AJ looked dazed after his final leg. Dan bottomed out on blood sugar after his and took copious amounts of Gatorade before he became coherent again. Kyle said it may have been the most painful thing he’d ever done in his life. I don’t want to make us out to be a bunch of whiners; I’m just trying to paint a picture.

Since I had the last leg, I sat and listened to all this in a state of nervous denial. As I stretched before my final leg, I tried to get real with my body, “Do you realize what we’re about do to?” I asked my dawdling legs. “You know that everyone is talking about how awful this last leg has been? Are you ready for this?” Ben came tearing around his final bend in a dead sprint. The kid looked good. He passed me the baton, and I was off.

My final leg was nearly identical to the course of the Independence Day 10k a bunch of us ran in June. I started in Fagalii-Tai and worked my way toward town.

Oh! Before I get to my leg, I should tell you: for whatever reason, our team had its own police escort for the entire race. This meant one guy on a motor-scooter behind the runner, and one in front of the runner for the entire event. Have you even run 18 km with a guy following you on a motorbike? It’s weird.

They were nice though. They’d occasionally shout words of encouragement, “Faamalosi! Faamalosi!”, and once one of them offered me water mid-leg.

In any case, as I entered the village of Moata’a on the outskirts of Apia, they seemed to both shout, “Only two more villages!” It was fun.

Back to the sun’s death knell: It was fiery and there was little-to-no shade. The pavement reflected the heat, creating a sort of broiler.
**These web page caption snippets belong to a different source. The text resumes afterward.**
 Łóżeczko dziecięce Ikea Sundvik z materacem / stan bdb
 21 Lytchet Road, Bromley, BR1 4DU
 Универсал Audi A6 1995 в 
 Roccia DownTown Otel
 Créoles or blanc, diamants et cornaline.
And with the smog and dust and pollution of urban Apia, things could only get worse. Traffic picked up, exhaust fumes blanketed the course, the foliage-lined highway gave way to dingy, crumbling sidewalks. It was a briar patch of pavement and asphyxiation.
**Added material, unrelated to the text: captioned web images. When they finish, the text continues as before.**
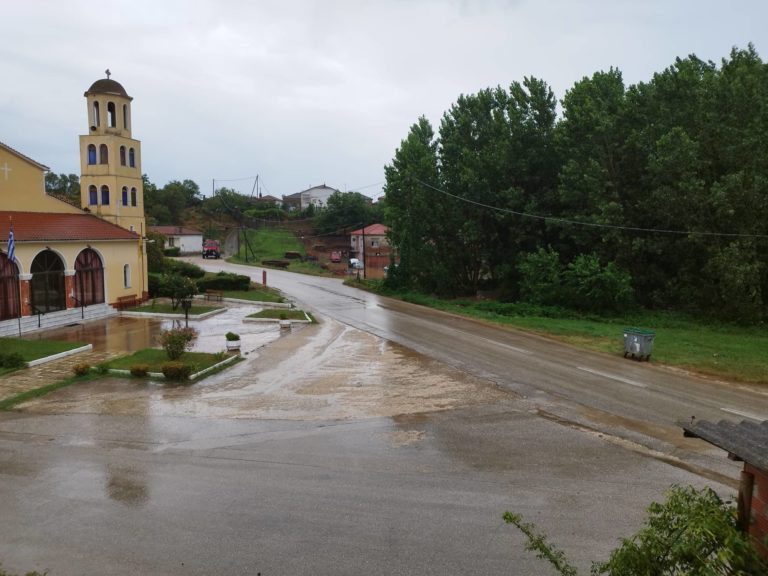 Διδυμότειχο: Χωρίς ιδιαίτερα προβλήματα από τη νεροποντή στο χωριό Κυανή (video)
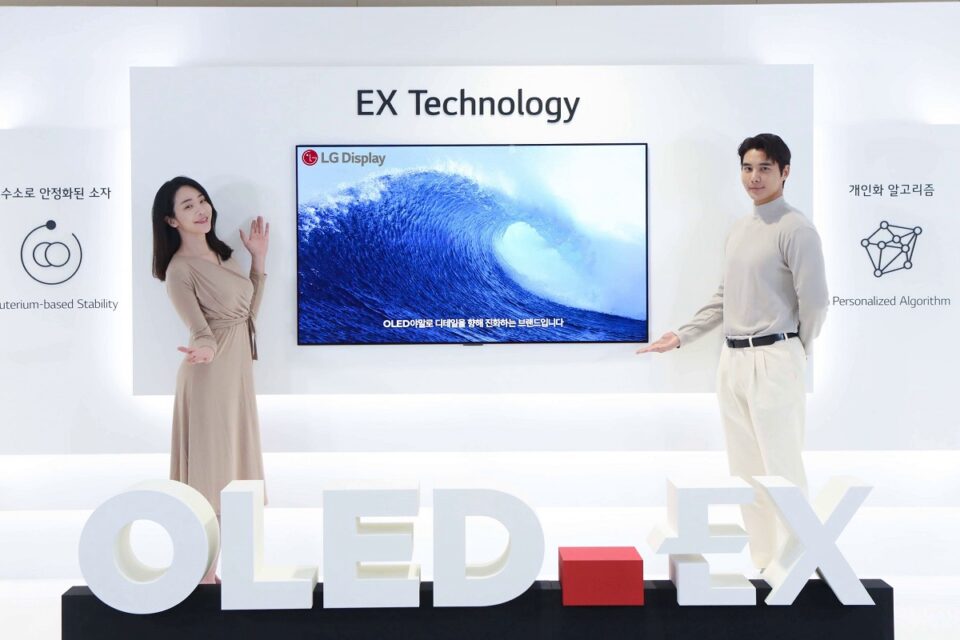 На 30% яскравіше і на 2 мм тонше: LG переходить на покращені дисплеї OLED EX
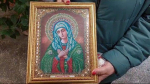 Калужская пенсионерка вышила икону бойцам на СВО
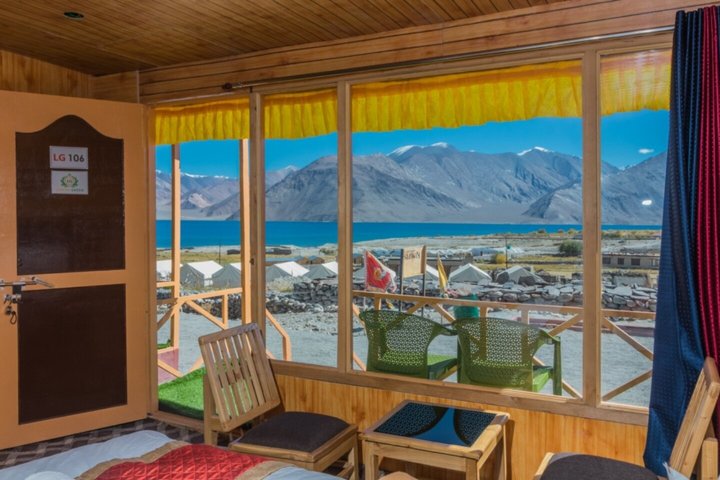 6 Days Private Ladakh Tour Nubra Pangong and Khardung La Pass
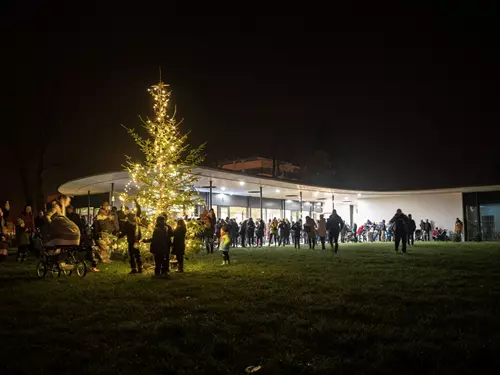 Rozsvícení vánočního stromu na Kampě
But just like Brer Rabbit, I was at home. The up-and-down driveways, the drivers that can’t find it in themselves to give a runner (with police escort!) right-of-way, the uneven curbs, the curve of the seawall, the giddiness of other pedestrians, the kids walking along the walls of the bridge, the beauty of the harbor, the majesty of the trees on the waterfront, the music of the car horns. As Shaquille O’Neal would say, “This is my house.”

We finished 7 minutes behind the next closest team; the same team that started 16 minutes before us. We won the race by 9 minutes. Our total time was 8 hours, 5 minutes. Not too shabby.

I drank a niu.

I hope you’re well. Pictures below.

Kyle making a much better "My house!" Shaq face.
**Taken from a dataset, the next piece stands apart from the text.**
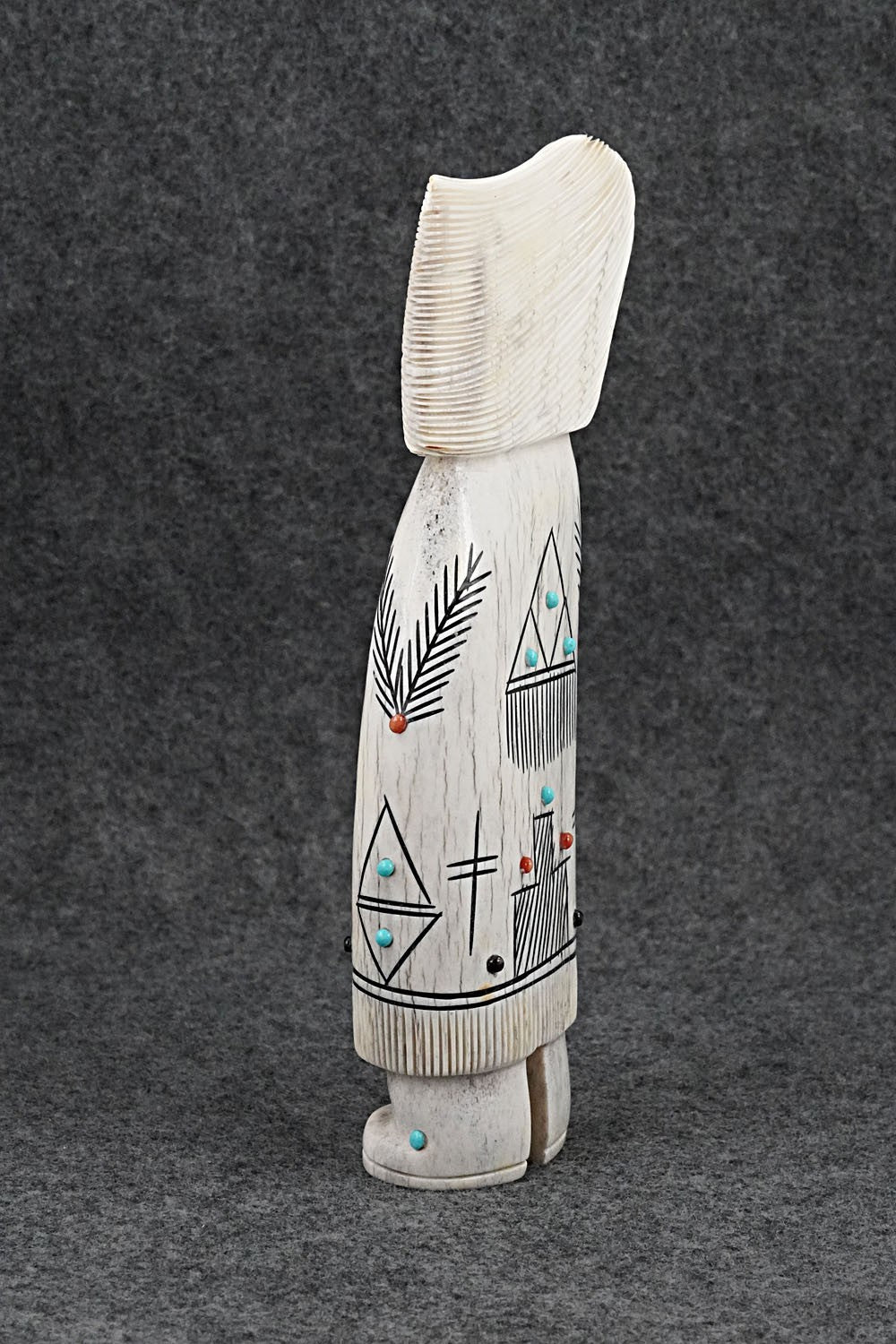 Corn Maiden Zuni Fetish Carving - Claudia Peina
Crossing the finish line. Dan was low at the time, but the other 4 guys crossed it with me.

Dan and me after the race.

The girls crossing the finish line. The girls took first place in the Open Womens' Division.

Group photo.
Guys left to right: Kyle, Dan, AJ, Joey, Me, Ben.
Girls left to right: Rachel, Dana, Lily, Kaelin, Corinna, Erin.


Rachael said...

Congratulations you guys are awesome!!

Skippy said...

saw your pic in the samoa observer too matt!! nice one..

Karen said...

What a great day for all of you! Congratulations!

Anonymous said...

I love your writing - 'real' enough that i could just abt imagine i'd been there. Okay, wait up, I was there...The heat was a killer and you guys did an amazing job in spite of it.My son REALLY wanted to beat yr team and wants to know if you're going to be here for 2011?! (While Im just happy he didnt get hit by a bus or collapse on the road)
Congratulations on your win - and hope you're not all too sunburned running with no shirts in the Samoan sun!